Geciteerde tekst:
——————————

Praktijkvoorbeelden LOB

Expertisepunt LOB
< overzicht

Het voormalige Slotervaartziekenhuis als opleidingsplek

“Studenten maken hier op alle mogelijke manieren kennis met het werkveld van de gezondheidszorg.”
 

Mbo-studenten van de zorg- en welzijnsopleidingen van ROC TOP krijgen sinds het begin van dit studiejaar les in het gebouw van het voormalige Slotervaartziekenhuis, temidden van medische bedrijven en instellingen. Docent verpleegkunde Judith Bromet en facilitair coördinator Brenda Weij vertellen over het ziekenhuisgebouw als opleidingsplek.

Hoe kan een gebouw meehelpen om studenten voor te bereiden op de beroepspraktijk? Het is nu te zien in het voormalige Slotervaartziekenhuis in Amsterdam. Sinds september krijgen zo’n 1500 studenten van de opleidingen binnen Zorg en Welzijn van ROC TOP hier les, in een aantal vleugels op de vijfde en zesde verdieping.

Judith Bromet is opleidingsmanager van de opleidingen Verpleegkunde en Verzorgende bij ROC TOP. Brenda Weij is als coördinator Servicepunt verantwoordelijk voor de faciliteiten. “Mijn allereerste baan als verpleegkundige was in het Slotervaartziekenhuis”, zegt Judith. “Dus toen ik hier voor het eerst weer binnenkwam was het echt een déjà vu: dit was waar ik begon, hier liep ik! Collega’s hadden dat ook, want ik ben niet de enige docent die hier vroeger heeft gewerkt. Sommige studenten zeiden: ‘Ik ben hier geboren’, want op de zesde verdieping was de afdeling gynaecologie. Of ze kennen het gebouw omdat familie in het Slotervaartziekenhuis heeft gelegen.” “Nadat het ziekenhuis failliet was gegaan, verkocht de gemeente het gebouw aan projectontwikkelaar Zadelhoff, onder de voorwaarde dat het een zorg-gerelateerde bestemming zou krijgen”, vertelt Brenda. “Wij zijn er als een van de eerste ingetrokken en verder zijn er nu onder meer een bloedbank, een diabetisch centrum en een locatie van het Antonie van Leeuwenhoekziekenhuis. De projectontwikkelaar had het gebouw aanvankelijk omgedoopt tot ‘Centrum voor Zorg’, maar iedereen noemt het gewoon ‘het Slotervaart’. Daaraan zie je wat een naam doet.”

——————————

Gegevensset:

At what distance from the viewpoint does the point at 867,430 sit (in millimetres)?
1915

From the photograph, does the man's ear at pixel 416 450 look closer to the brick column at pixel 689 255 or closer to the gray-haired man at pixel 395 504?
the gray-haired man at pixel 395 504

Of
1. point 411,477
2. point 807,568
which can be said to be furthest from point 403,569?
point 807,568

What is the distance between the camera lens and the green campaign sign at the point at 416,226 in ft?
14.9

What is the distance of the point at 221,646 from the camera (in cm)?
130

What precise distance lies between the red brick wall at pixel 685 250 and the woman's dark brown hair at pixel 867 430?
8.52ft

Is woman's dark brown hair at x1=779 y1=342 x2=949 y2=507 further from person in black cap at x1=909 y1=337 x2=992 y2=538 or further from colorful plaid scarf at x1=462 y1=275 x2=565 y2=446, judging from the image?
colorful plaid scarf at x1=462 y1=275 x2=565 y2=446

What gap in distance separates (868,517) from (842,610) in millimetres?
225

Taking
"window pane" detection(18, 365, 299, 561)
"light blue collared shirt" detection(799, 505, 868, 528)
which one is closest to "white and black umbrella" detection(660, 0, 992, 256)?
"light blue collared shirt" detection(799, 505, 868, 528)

——————————

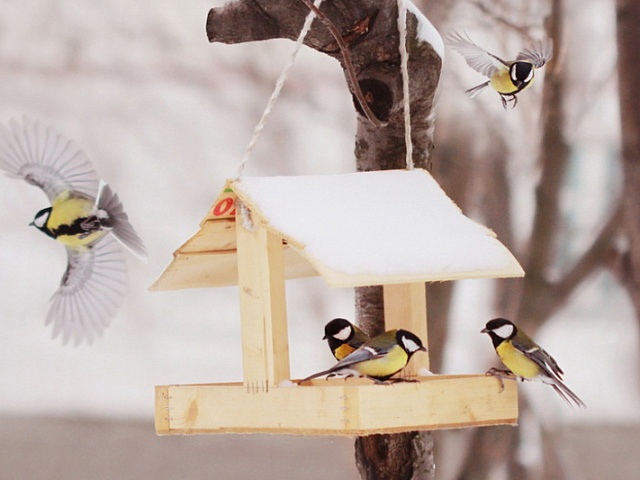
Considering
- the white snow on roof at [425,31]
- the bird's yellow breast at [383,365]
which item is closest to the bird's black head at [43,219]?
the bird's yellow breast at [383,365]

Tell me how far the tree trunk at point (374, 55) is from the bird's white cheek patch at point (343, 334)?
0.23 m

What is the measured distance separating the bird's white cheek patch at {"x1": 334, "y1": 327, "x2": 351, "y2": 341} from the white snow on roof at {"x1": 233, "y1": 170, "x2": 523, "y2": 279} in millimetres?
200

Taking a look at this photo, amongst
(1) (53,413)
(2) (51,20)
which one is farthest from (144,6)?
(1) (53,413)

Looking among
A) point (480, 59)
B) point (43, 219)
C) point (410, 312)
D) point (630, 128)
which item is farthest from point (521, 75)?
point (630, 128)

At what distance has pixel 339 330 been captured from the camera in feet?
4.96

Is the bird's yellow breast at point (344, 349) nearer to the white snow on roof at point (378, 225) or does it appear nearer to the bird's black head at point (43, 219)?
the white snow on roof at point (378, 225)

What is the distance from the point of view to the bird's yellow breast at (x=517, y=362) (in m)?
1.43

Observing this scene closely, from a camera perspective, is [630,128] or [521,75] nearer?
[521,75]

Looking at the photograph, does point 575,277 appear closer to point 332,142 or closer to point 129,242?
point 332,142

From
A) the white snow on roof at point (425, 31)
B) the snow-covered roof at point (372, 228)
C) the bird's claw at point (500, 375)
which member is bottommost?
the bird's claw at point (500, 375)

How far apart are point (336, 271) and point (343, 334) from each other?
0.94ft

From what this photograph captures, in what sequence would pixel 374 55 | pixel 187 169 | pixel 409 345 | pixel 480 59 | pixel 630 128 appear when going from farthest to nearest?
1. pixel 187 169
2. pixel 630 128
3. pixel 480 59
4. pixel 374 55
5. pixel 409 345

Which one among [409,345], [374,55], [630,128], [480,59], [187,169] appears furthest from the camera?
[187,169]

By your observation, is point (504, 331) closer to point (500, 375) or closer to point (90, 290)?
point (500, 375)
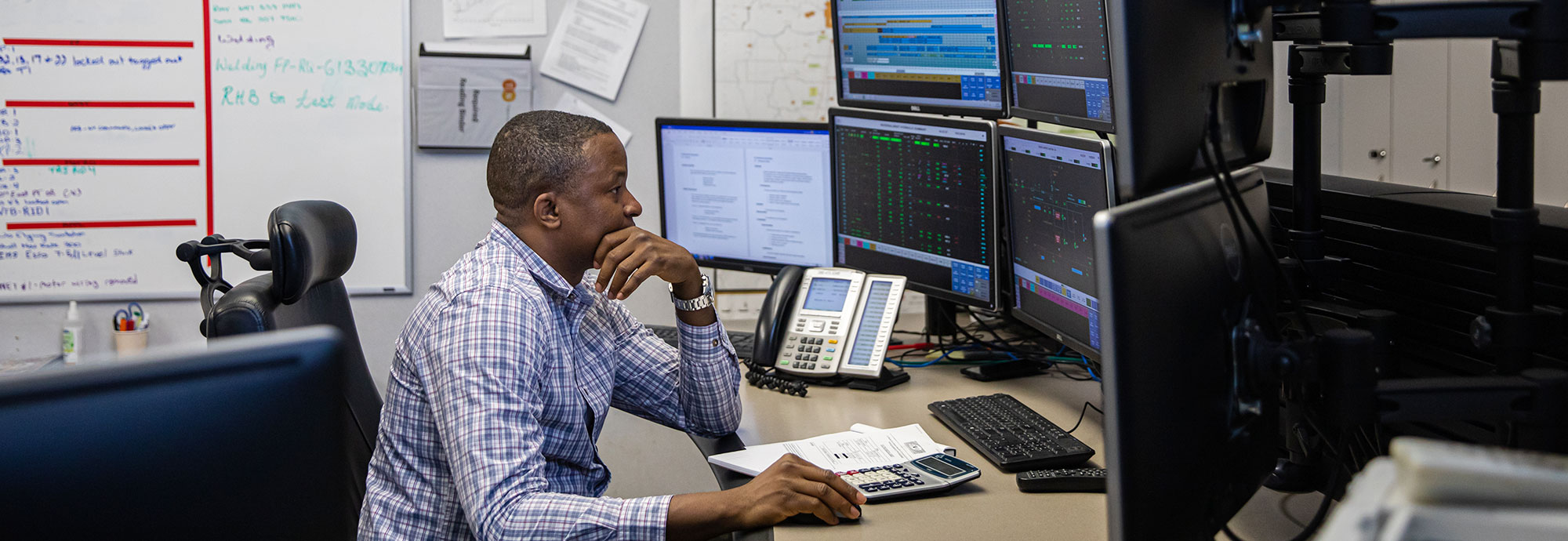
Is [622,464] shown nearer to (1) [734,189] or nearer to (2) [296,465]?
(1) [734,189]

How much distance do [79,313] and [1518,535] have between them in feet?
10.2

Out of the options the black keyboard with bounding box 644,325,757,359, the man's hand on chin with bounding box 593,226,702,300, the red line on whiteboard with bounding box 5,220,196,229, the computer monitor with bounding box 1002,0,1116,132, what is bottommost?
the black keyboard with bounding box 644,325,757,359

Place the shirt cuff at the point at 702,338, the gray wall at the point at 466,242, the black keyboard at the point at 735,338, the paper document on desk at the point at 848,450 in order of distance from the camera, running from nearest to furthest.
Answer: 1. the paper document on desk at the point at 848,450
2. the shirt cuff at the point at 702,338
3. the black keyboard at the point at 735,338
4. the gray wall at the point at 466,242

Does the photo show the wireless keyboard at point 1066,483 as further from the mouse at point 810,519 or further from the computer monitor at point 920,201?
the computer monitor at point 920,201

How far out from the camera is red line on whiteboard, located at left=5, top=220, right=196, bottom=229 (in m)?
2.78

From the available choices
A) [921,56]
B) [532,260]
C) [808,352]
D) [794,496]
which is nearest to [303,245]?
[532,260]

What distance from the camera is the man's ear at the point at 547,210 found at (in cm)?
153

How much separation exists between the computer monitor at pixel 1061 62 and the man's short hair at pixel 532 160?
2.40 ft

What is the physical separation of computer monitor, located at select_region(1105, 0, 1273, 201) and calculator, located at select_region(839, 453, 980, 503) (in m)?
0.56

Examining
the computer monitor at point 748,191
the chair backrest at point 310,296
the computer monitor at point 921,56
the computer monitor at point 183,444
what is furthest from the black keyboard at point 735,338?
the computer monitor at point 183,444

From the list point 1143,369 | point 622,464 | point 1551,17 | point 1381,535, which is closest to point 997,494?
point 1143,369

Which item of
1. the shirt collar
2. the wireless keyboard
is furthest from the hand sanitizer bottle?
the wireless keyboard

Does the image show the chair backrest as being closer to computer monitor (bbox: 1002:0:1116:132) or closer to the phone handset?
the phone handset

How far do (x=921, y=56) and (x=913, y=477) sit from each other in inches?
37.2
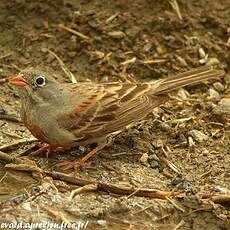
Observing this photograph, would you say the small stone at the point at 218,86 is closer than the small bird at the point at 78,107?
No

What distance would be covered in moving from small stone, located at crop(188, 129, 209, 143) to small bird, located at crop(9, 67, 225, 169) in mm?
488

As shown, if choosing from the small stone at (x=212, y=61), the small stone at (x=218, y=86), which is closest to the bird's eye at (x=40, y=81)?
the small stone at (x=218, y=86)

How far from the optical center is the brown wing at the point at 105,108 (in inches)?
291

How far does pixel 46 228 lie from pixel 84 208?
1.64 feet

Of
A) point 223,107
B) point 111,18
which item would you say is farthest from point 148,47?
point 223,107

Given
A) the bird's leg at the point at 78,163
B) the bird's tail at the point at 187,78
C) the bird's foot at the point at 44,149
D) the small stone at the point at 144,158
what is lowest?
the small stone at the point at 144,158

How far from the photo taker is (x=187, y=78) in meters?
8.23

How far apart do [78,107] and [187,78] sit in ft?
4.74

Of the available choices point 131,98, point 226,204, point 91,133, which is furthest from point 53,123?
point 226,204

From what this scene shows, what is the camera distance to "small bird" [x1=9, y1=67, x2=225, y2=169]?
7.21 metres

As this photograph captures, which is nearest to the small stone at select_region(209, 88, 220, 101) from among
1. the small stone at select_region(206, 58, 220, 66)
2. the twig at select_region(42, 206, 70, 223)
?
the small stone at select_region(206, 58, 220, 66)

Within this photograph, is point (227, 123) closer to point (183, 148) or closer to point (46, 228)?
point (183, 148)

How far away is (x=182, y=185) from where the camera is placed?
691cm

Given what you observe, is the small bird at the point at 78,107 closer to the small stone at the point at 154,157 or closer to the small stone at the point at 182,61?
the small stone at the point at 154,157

——————————

Opgaven:
1. Kloppen de uitspraken (a), (b) en (c) volgens de tekst over het voormalige Slotervaartziekenhuis? (a) Zo'n 1500 studenten krijgen les op de vijfde en zesde verdieping. (b) Judith Bromet is de enige docent die vroeger in het gebouw heeft gewerkt. (c) De gemeente verkocht het gebouw zonder voorwaarden aan de projectontwikkelaar. Antwoord per uitspraak met ja of nee en citeer letterlijk de woorden uit de tekst die de doorslag geven.
2. Neem uit de tekst over het voormalige Slotervaartziekenhuis letterlijk het deel over dat begint bij de woorden met "Mbo-studenten van de" en eindigt met "ziekenhuisgebouw als opleidingsplek.".
Het materiaal speelt hierbij geen enkele rol.

Antwoorden op volgorde:
1.
(a) Ja: “Sinds september krijgen zo’n 1500 studenten van de opleidingen binnen Zorg en Welzijn van ROC TOP hier les, in een aantal vleugels op de vijfde en zesde verdieping.”
(b) Nee: “want ik ben niet de enige docent die hier vroeger heeft gewerkt”
(c) Nee: “onder de voorwaarde dat het een zorg-gerelateerde bestemming zou krijgen”

2.
Mbo-studenten van de zorg- en welzijnsopleidingen van ROC TOP krijgen sinds het begin van dit studiejaar les in het gebouw van het voormalige Slotervaartziekenhuis, temidden van medische bedrijven en instellingen. Docent verpleegkunde Judith Bromet en facilitair coördinator Brenda Weij vertellen over het ziekenhuisgebouw als opleidingsplek.